Pixtral 12B, built upon Mistral’s existing text model Nemo 12B, can effectively respond to inquiries regarding various images of different sizes. By providing image URLs or using the base64 binary-to-text encoding scheme, users can gather information from the model. With similar multimodal models in the market like Anthropic’s Claude family and GPT-4o, Pixtral 12B theoretically has the capacity to perform tasks such as image captioning and object counting.
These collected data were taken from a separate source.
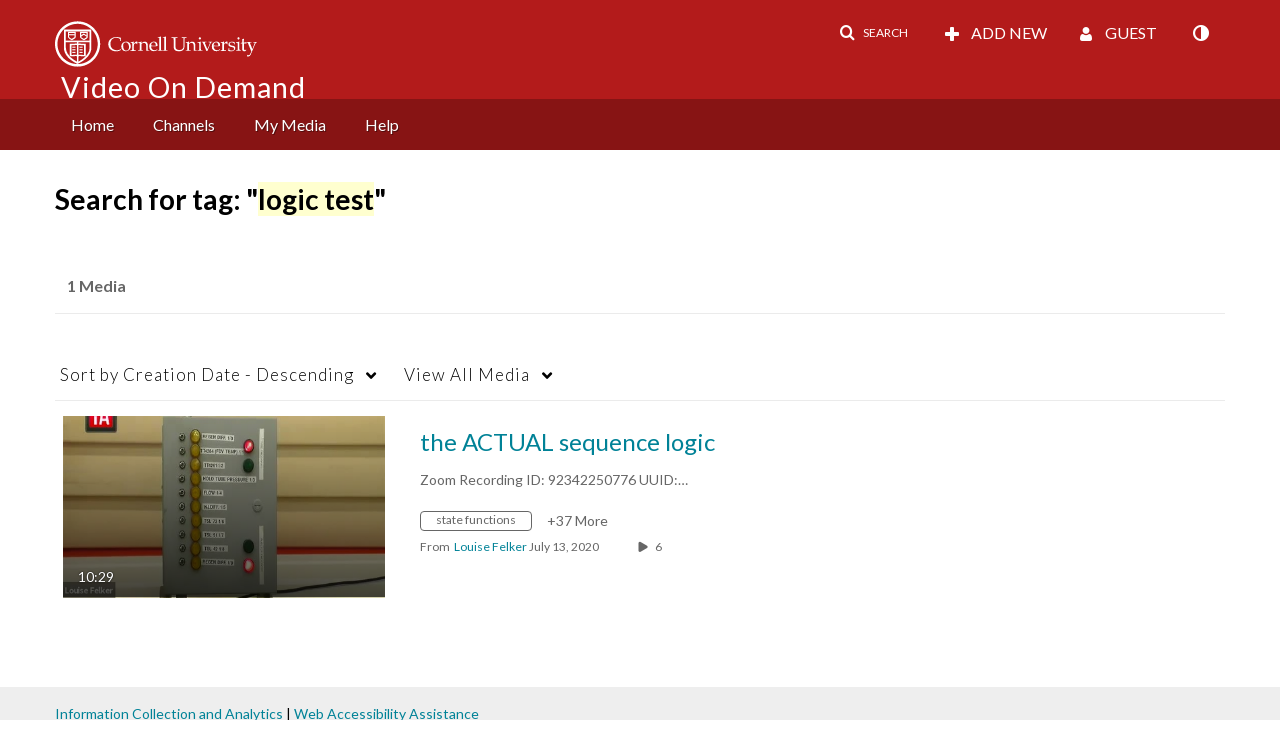

--- FILE ---
content_type: text/plain;charset=UTF-8
request_url: https://vod.video.cornell.edu/user/get-details?format=ajax&_=1769007296825
body_size: 544
content:
{"content":[{"target":"#userMobileMenuDisplayName, #userMenuDisplayName","action":"replace","content":"Guest"}],"script":"$(\"body\").trigger(\"userDetailsPopulated\");;document.querySelector(\"meta[name=xsrf-ajax-nonce]\").setAttribute(\"content\", \"[base64]\");;if (typeof KApps != \"undefined\" && typeof KApps.Accessibility != \"undefined\") {KApps.Accessibility.applySelectedMode();}"}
Although a hands-on experience with Pixtral 12B was not possible at the time of this review due to the absence of functioning web demos, Mistral’s head of developer relations mentioned plans for testing the model on the company’s chatbot and API-serving platforms in the near future.
It remains unclear which image data Mistral utilized for the creation of Pixtral 12B. Many generative AI models, including Mistral’s previous models, are trained using substantial amounts of publicly sourced data from the internet, which may be protected by copyright. While some model vendors argue for the rights of “fair use” when accessing public data, disagreements with copyright holders have led to legal challenges for vendors like OpenAI and Midjourney. Pixtral 12B’s introduction follows Mistral’s successful $645 million funding round led by General Catalyst, valuing the startup at $6 billion. Despite being a relatively young company, Mistral is already considered by many within the AI community as Europe’s response to OpenAI. The company’s approach thus far has involved the release of free “open” models, the offer of managed versions for a fee, and the provision of consulting services to corporate clientele.
By developing Pixtral 12B, Mistral is expanding its AI model portfolio and reaching new heights in the field of artificial intelligence.